- _TEXT_:

════════════════

Why it’s scary: It’s love or hate time with this divisive movie, but lose yourself to The Witch and suddenly everything is scary and you can’t put your shaking finger on exactly why. Every perfectly constructed shot of the family attempting to survive in the wilderness is cranked into fear-ville with a constantly surprising hellish score of strings and vocals. This means that when true horror eventually does hit after a torturous slow burn of tension, it’s like Eggers has masterfully wired you in for shocks and you didn’t notice. From the unnerving skip and shrill voices of the young twins to the monstrous goat known only as Black Phillip, there is unique horror lurking in The Witch that just doesn't go away.
12. The Wicker Man (1973)
The movie: If the above image doesn’t strike a sense of menace into your heart, it’s time to mainline Robin Hardy’s folk horror directly into your eyes. No, The Wicker Man isn’t just about reaction gifs and mocking the bee-packed Nicholas Cage remake. If nothing else, watching Edward Woodward’s journey to Summerisle is essential background reading for the 21st century spate of rural scary movies. The ideal accompaniment for the modern nastiness of Ari Aster’s Midsommar or Ben Wheatley’s Kill List, The Wickerman’s appeal is in its sheer terrifying simplicity. Policeman goes to island on the hunt for a missing girl. Policeman discovers all is not what it seems. Oh, and indeed, dear.
Why it’s scary: It’s a horror message that we’re all quite used to by now but humans being the real monsters never seems to get old. The inhabitants of Summerisle might seem somewhat comedic and there are more than a few moments of genuine humour in here, but The Wicker Man is fuel for your trust issues. Why should you truly believe what anyone says? How can you actually go to sleep in a world full of human beings? The fear of the unknown is potent as Woodward’s Neil Howie blunders into a world with its own set of rules and beliefs. And, if you have managed to somehow not know how it ends, the reveal is still absolutely devastating.
11. Get Out (2017)
The movie: Mid-20's photographer Chris is driving out to rural New York to meet his girlfriend's parents for the first time, but he's a little nervous. "Do they know I'm black?" he tentatively asks Rose, but she's having none of it: "My Dad would have voted for Obama a third time if he could have!". Phew! What could possibly go wrong? Everything. Everything can go wrong, Chris. Turn back now. This isn't just going to be slightly socially awkward.
Why it's scary: Bubbling with resonant social commentary, layered with hard-hitting goosebumps, and sprinkled with uncompromising humour, Get Out is a modern horror masterpiece in every sense of the word. Not content with scaring you just for its 90 minute run-time, director Jordan Peele wants to draw your attention to the real frightening truths rooted deep in the identity politics of contemporary America, and his grand reveal is more horrific than any jump scare could ever hope to be.

════════════════

- _INFORMATION GIVEN_:
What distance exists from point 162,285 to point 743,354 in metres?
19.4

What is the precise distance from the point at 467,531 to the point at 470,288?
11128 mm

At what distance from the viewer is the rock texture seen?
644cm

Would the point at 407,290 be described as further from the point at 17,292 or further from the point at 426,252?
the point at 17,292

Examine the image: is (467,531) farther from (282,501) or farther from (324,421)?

════════════════

- _WORK ITEM_:
Answer these questions from the horror movie text:
1. What is the monstrous goat in The Witch called?
2. What is the name of Woodward's character in The Wicker Man?
3. Who directed Get Out?
The data are not needed for this.

- _THE ANSWER_:
1. Black Phillip
2. Neil Howie
3. Jordan Peele